It strikes me that over the past two years we’ve heard much about how deeply our government is in debt, about bankruptcies, downsizing, the reorganization of our corporate businesses, eliminating governmental waste, and determining our true and necessary priorities. What is wasteful and what is essential, and how do we measure them? We simply cannot go on as we have in the past. “These are times that try men’s souls,” wrote Thomas Paine during the early formation of our American Revolution.
As we begin Lent of 2011, shouldn’t we deal with similar questions in our spiritual lives? Isn’t it necessary for us to take a hard look at the fundamental questions dealing with how we are living measured against the reasons why God has put us here on earth? Asking how we as Americans came to the crisis in which we now find ourselves is important. Of greater importance, however, is to ask how we as individual Catholics have come to where we’re at in our spiritual lives today. Lent is a time of not only asking questions but of taking the necessary steps to change our behavior and our patterns of living.

——

TASKS TO PERFORM
1/ Transcribe the Lent reflection from "It strikes me" up to and including "our American Revolution.".
2/ Answer these questions using the Lent reflection:
(a) Who wrote "These are times that try men's souls"?
(b) Which year's Lent does it mention?
(c) Besides asking questions, what is Lent a time for?
3/ Rewrite the paragraph of the Lent reflection beginning "As we begin Lent of 2011" more briefly, keeping its main points.

STORED RECORDS
——

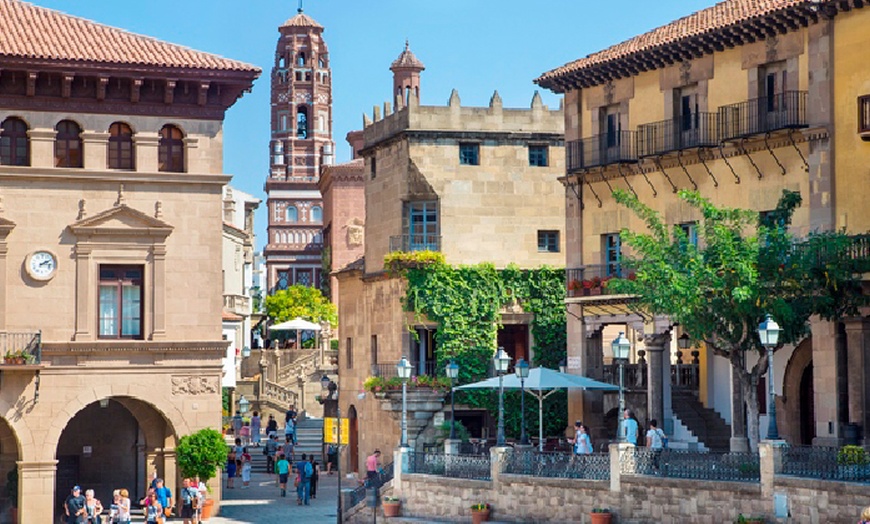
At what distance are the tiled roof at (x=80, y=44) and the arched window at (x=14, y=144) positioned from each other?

——

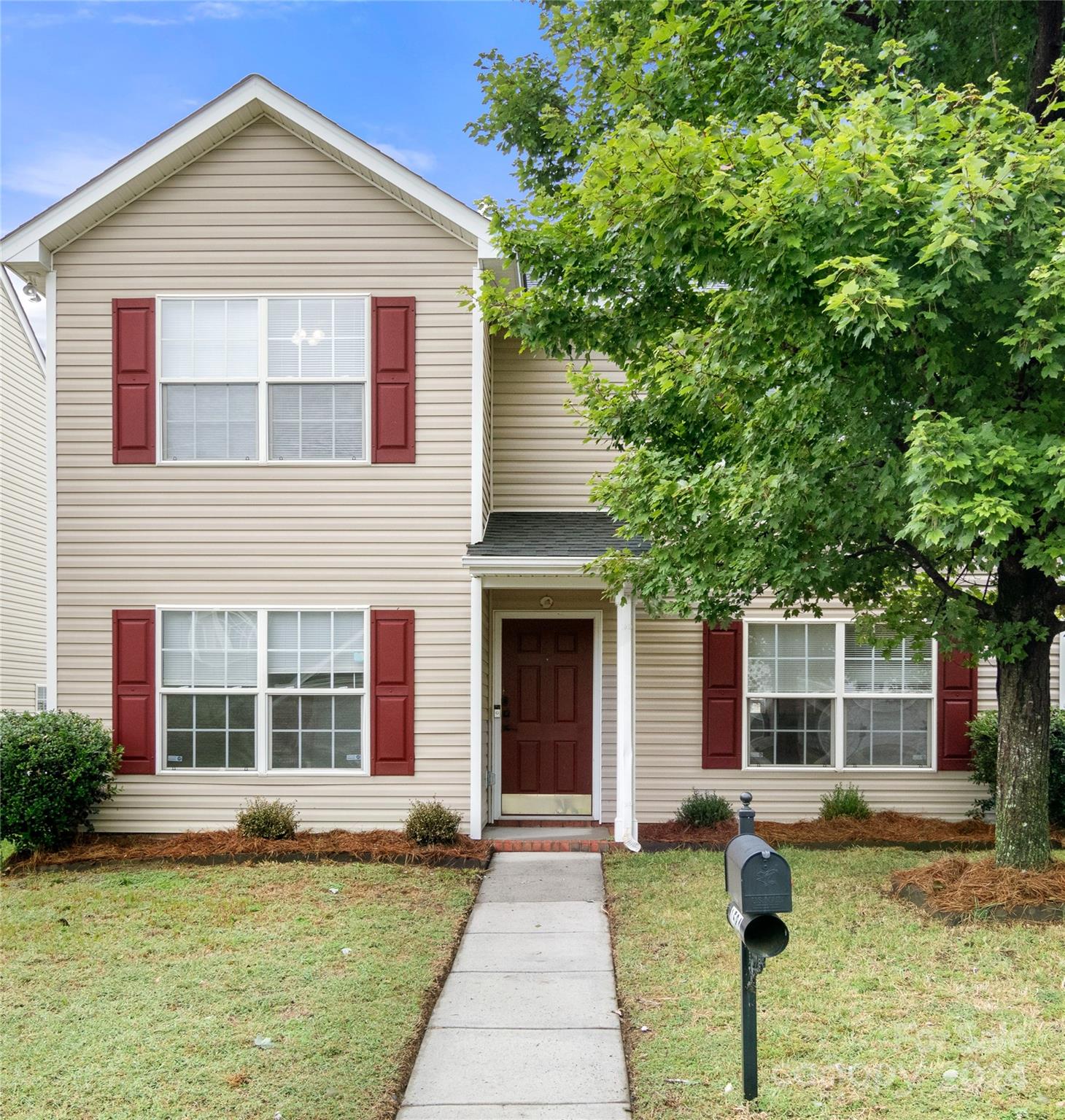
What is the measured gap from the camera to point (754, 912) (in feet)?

——

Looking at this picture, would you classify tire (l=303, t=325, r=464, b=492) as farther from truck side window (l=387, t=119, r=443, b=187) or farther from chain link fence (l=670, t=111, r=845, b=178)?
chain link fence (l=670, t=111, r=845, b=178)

——

THE REPLIES
1/
It strikes me that over the past two years we’ve heard much about how deeply our government is in debt, about bankruptcies, downsizing, the reorganization of our corporate businesses, eliminating governmental waste, and determining our true and necessary priorities. What is wasteful and what is essential, and how do we measure them? We simply cannot go on as we have in the past. “These are times that try men’s souls,” wrote Thomas Paine during the early formation of our American Revolution.

2/
(a) Thomas Paine
(b) 2011
(c) Taking the necessary steps to change our behavior and our patterns of living

3/ At the start of Lent 2011, we should ask the same hard questions of our spiritual lives and measure how we live against why God put us on earth. Asking how Americans reached the present crisis matters, but asking how we as individual Catholics reached where we are spiritually matters more. Lent calls for both asking questions and taking steps to change our behavior and patterns of living.